I’ve told of the Dutch (real Dutch!) marines training with their American allies in North Carolina’s Cherry Point. Four of them were on leave in Wrightsville Beach and an ocean-front bartender heard them speaking Dutch, which to a North Carolina bartender sounds a lot like German. The bartender, thinking they were Nazi saboteurs landed by submarine, called the sheriff. Patrol cars, sirens; the Dutch marines thought it was all a gag until the handcuffs came out. This is known as mistaken identity.
Back now to the “amazing injustice.” I was working for the NSA before Barack Obama was born! I was on loan from the Army as a translator during the Korean War. I think I understand the mob’s blind, smoking rage. You think the NSA is spying on you. Blacks in the South have a marvelous expression when they’re accused of paying excessive attention to someone and they’re really not. “Man,” they say, “I ain’t studyin’ you!” At NSA, we weren’t studyin’ any individual innocent Americans. At that time the focus was on weapons the Soviets were shipping to North Korea through Communist China. Today it’s terrorism. And the real heartbreak is, the NSA is legally unable to defend itself. It can’t defend itself without spilling vital secrets. Their oath effectively muzzles any defense or even explanation. Rather than detail their true targets, their true missions, their true ways-and-means, the experts of NSA have no choice but to let a nation already infuriated by IRS, Benghazi, etc. rip them to shreds on the totally erroneous supposition that their prime purpose is to spy and build “databases” on innocent Americans.
So, with the absolutely legitimate rage sparked by the IRS infuriation, the Benghazi rupture of trust, the AP scandal and associated breaches of the government-public contract and the too-numerous to enumerate incidents of government violations of the public trust, how can the American masses not suppose the deeds of the NSA are anything but part of same unified anti-American blur?
The tear-jerker here is the obligation of the NSA to take all the misery the mob feels like dishing out without uttering a peep in its defense.
The phone rings at the bank after hours. The cleaning man answers. “I’m a long-time customer of the bank,” the impatient voice says. “Can you tell me our current exposure to Latin-American debt default?”
“I’m sorry, Sir. I cannot.”
“Well, can you tell me what our total assets are calibrated to the end of today’s business?”
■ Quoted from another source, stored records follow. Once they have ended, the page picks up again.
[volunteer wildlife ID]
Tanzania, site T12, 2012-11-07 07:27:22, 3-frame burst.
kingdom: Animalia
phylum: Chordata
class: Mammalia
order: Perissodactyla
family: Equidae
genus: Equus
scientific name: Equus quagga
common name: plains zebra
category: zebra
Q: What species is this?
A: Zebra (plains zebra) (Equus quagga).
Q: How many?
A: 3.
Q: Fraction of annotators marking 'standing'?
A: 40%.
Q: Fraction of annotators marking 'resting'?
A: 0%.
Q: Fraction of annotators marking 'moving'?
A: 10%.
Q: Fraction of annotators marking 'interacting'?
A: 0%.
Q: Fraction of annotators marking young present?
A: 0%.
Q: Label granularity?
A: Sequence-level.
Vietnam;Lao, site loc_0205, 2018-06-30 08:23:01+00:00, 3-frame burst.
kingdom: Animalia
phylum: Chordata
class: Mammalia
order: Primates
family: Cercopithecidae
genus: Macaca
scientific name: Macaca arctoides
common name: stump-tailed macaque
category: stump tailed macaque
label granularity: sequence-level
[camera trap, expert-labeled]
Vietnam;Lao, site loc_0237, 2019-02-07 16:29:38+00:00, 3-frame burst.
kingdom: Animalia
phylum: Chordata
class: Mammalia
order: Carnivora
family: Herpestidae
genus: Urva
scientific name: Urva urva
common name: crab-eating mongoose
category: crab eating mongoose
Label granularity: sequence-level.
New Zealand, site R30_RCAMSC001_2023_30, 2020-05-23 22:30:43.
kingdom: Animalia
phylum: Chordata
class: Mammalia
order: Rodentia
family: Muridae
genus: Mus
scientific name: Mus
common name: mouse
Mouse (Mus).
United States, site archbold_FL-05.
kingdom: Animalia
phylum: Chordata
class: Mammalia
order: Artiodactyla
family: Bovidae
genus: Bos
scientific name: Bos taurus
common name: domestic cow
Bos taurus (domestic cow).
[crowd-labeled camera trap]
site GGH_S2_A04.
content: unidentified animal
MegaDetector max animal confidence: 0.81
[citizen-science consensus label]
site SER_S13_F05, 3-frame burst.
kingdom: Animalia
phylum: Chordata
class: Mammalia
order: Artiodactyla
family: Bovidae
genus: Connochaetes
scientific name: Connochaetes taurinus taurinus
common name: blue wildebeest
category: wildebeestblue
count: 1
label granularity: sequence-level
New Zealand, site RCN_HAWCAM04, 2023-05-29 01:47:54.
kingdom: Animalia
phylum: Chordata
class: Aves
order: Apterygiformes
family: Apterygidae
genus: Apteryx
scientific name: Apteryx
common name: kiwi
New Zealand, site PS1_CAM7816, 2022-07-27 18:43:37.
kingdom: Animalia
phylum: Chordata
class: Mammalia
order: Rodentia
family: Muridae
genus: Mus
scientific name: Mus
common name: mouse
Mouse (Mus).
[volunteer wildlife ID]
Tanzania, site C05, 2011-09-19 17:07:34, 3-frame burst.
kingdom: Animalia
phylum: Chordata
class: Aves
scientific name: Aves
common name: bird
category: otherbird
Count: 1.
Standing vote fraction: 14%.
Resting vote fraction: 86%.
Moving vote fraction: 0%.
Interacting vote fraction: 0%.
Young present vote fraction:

“I’m sorry, Sir. I cannot.”
“Well,” the increasingly irritated caller pressed on, “can you at least let me know how our board interprets the latest Fed signals?”
“Sir,” said the patient janitor. “I told you everything I know about the banking business when I said, ‘Hello’!”
The NSA folks know more – about a lot of things. But the greater majority of them remain faithful to their oath.